The U.S. Army Corps of Engineers also used 3-D printing during Hurricane Katrina to generate and regenerate models of New Orleans as the disaster evolved. “The models, which could be created in about two hours, showed changing floodwater levels, buildings and other features of the area,” the CSC report noted. “This aided in situational understanding and helped guide the relief effort as soldiers and civil authorities worked to save people and property. The 3-D mapping was critical for its visualization and speed.”

So what are government officials thinking about 3-D printing? In September 2012, Government Technology wrote about how Louisville, Ky.’s IdeaFestival set up six 3-D printers so members of the public could share ideas using a 3-D model of the city and adjust the layout of the buildings to determine how alternate designs would look.
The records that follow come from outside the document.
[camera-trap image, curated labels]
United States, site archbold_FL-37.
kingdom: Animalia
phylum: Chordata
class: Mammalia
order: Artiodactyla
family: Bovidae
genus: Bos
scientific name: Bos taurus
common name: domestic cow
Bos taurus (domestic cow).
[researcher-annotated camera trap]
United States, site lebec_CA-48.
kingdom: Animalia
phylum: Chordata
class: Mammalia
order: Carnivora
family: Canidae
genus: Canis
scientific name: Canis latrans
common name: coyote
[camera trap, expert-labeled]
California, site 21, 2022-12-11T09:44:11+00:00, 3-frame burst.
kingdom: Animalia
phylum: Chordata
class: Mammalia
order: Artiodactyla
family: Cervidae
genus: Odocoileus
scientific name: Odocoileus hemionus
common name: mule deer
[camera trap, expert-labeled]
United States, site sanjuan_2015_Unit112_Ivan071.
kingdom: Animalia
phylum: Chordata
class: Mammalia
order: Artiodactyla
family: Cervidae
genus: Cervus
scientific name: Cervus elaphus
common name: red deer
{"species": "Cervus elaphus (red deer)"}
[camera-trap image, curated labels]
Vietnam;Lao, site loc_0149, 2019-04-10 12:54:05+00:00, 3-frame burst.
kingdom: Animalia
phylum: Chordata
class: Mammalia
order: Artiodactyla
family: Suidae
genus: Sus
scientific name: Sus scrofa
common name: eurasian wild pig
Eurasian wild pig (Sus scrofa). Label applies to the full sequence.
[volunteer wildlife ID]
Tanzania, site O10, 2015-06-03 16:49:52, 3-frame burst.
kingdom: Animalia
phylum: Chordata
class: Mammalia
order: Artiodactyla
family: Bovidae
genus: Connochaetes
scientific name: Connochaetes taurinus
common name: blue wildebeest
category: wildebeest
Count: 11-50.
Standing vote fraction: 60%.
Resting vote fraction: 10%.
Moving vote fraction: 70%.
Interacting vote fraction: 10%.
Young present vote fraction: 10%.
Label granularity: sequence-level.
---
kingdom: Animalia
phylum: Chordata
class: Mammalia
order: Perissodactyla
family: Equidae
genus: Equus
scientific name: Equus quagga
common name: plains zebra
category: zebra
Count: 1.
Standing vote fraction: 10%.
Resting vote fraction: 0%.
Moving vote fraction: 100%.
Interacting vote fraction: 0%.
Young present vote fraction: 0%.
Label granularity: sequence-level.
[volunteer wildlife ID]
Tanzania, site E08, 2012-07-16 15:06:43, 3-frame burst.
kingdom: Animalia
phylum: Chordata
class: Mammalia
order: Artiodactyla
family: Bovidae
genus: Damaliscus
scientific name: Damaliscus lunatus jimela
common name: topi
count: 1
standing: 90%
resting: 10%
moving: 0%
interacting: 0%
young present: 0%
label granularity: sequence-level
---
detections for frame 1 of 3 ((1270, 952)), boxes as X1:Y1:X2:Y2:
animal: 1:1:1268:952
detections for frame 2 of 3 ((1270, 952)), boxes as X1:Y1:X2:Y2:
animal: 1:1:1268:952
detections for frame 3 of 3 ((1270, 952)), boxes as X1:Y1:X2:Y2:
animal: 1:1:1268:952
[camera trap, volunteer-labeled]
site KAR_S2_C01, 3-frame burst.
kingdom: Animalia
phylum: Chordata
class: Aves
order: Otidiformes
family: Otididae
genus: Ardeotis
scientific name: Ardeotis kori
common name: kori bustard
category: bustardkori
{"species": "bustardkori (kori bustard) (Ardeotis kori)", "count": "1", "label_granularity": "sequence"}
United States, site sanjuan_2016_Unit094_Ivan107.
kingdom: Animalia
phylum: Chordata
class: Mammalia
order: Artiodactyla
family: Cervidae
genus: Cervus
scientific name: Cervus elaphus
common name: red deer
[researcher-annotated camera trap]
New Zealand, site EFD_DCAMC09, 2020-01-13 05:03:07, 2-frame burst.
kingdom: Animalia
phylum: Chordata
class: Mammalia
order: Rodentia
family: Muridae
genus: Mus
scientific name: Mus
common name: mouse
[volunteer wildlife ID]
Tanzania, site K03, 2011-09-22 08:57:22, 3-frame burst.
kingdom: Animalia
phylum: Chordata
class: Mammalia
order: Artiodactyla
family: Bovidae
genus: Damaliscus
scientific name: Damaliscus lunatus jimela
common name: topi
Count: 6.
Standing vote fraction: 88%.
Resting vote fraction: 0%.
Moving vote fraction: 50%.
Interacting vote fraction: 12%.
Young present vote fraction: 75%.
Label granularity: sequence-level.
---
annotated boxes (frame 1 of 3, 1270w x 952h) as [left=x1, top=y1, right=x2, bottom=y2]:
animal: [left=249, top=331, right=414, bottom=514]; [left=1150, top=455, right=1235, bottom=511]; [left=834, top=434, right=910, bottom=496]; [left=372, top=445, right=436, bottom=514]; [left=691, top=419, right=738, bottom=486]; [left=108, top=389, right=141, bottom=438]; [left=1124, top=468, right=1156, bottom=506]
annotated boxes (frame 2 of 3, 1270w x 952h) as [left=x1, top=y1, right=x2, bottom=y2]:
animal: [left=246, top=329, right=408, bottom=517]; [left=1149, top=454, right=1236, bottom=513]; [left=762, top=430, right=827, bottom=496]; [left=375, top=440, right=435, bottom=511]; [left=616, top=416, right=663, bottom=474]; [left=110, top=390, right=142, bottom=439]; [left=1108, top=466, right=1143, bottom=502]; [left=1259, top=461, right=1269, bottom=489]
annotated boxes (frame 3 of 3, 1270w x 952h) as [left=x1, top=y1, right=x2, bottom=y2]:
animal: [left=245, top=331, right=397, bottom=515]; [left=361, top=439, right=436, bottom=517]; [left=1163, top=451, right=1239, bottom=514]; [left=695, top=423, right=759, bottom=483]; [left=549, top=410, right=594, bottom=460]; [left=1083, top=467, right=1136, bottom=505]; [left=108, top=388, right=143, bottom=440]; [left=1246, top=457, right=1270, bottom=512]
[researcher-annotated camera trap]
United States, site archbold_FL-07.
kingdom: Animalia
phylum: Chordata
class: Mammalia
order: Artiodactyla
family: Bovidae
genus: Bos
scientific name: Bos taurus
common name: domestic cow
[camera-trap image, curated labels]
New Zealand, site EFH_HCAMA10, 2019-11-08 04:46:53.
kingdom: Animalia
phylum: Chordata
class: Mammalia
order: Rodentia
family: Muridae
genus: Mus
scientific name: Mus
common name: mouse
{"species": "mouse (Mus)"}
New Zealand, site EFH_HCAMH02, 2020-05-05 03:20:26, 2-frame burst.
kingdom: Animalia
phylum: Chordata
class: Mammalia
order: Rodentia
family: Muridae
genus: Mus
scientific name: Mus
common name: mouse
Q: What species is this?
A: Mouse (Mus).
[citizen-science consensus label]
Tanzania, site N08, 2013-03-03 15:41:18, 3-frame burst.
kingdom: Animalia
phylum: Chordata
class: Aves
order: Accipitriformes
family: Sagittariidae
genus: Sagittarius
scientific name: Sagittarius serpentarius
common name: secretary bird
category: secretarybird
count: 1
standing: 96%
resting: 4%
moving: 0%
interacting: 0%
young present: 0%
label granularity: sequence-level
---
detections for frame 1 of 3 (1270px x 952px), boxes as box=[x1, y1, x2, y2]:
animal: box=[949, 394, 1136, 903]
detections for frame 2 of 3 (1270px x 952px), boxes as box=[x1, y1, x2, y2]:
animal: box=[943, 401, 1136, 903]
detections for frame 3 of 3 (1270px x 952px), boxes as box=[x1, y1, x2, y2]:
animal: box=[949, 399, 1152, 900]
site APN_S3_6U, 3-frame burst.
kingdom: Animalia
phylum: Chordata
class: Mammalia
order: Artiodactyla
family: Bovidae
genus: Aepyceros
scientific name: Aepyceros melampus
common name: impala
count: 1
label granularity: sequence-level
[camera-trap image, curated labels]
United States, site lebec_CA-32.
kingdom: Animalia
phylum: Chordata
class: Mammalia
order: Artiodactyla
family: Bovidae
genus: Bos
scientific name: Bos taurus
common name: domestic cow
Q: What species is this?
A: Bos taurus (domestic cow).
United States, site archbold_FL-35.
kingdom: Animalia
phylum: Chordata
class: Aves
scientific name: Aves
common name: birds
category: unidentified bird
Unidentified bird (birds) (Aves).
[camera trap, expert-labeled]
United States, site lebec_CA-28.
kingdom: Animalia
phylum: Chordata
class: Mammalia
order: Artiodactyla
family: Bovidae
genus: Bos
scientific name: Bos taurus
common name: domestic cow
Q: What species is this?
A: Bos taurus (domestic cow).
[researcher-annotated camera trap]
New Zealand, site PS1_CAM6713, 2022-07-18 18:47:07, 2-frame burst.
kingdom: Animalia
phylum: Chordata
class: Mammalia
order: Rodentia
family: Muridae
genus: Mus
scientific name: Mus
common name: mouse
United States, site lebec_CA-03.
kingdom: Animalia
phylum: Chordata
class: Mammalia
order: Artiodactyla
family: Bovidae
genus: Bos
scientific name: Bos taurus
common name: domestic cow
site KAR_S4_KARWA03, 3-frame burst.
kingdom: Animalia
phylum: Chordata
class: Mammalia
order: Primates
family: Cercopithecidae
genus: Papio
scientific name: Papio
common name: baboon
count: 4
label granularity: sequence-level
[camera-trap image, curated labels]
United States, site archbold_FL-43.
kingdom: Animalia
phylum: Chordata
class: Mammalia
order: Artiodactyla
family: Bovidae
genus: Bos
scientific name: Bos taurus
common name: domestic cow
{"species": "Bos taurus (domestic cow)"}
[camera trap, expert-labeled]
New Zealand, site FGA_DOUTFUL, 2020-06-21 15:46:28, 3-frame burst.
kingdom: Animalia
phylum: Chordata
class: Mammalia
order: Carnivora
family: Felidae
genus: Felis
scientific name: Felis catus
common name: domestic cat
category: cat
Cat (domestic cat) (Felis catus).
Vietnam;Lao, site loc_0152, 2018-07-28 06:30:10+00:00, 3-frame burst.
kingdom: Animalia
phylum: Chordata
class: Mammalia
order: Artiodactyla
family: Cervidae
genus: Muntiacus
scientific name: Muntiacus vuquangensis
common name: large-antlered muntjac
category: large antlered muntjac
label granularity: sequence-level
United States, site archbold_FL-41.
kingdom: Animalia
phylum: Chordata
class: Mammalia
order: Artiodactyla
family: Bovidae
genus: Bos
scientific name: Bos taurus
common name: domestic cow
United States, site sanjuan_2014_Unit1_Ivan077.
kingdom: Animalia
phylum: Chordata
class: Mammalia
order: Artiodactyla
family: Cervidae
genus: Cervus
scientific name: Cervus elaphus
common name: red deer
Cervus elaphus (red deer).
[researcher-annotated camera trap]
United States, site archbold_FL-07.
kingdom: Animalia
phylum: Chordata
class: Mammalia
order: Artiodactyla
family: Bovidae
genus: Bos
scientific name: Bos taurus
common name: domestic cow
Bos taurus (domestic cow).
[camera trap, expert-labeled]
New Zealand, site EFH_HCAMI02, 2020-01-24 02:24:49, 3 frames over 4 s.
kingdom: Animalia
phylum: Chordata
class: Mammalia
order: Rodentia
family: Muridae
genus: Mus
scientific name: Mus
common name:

One of the most valuable aspects of that experiment was to draw residents’ attention to this new technology and to help them see the changeability of the built environment, said Ted Smith, Louisville’s chief of economic growth and innovation. “People looking at a layout of the city or a map may think of it as static, and they have to decide whether they want to live there or not. But if they can see it as malleable and they can print out elements and place them on a board, it opens up civic dialog,” he added.

Since that IdeaFestival, the six 3-D printers have made their way to schools and public libraries in Louisville. “As far as being a workhorse technology tool of the government itself, that gap is still big right now,” Smith said. “Our planning department is not using 3-D printers every day.”

But on the private-sector side, Louisville sees additive manufacturing as an important aspect of economic development and many local companies of different sizes are exploring it, even a startup called Beam Technologies that makes a toothbrush with an app. “They can do product design modifications with a 3-D printer onsite,” Smith said. “People can do their own fabrication and testing. That has implications going forward.”

And there is exciting health-care work going on at the University of Louisville, he added. The Cardiovascular Innovation Institute, a collaboration between the University of Louisville and the Jewish Heritage Fund for Excellence, recently created and implanted parts of hearts in mice as part of their 3-D bio-printing research.

Other regional tech leaders are intrigued as well.

Professor Christopher Williams, who heads up Virginia Tech’s Design, Research, and Education for Additive Manufacturing Systems (DREAMS) Laboratory, said the technology will lead to more entrepreneurial opportunities for young people. “Here at Virginia Tech we have a lot of smart students with neat ideas they sketch out on napkins, and they can do CAD drawings of them. But they need to make a mockup of ideas, and that has always been an expensive hurdle,” he added. “But the ability to make a model is now much more accessible.

One of the most powerful examples of the impact Williams could think of was a blind physics student who was studying 3-D calculus. “Her professor could print out spatial visualizations to make the concepts clear,” he said.

Williams adds that K-12 students, who are digital natives, take to the new technology like fish to water. “They immediately grasp the idea of digital transfer of physical objects,” he said. “It makes sense to them to receive a file and to print their next toy. In engineering we traditionally teach constraints, but these students don’t know about those, and with these technologies there are fewer of them.”

The Atlantic Council’s Garrett predicts that within five years most students will have a 3-D printer in their classroom. “And just as at the time of the origin of the Internet, no one predicted Google, Facebook and Twitter, the same thing is true here. There will be many developments from the bottom up that we can’t predict.”

 

Miriam Jones is a former chief copy editor of Government Technology, Governing, Public CIO and Emergency Management magazines.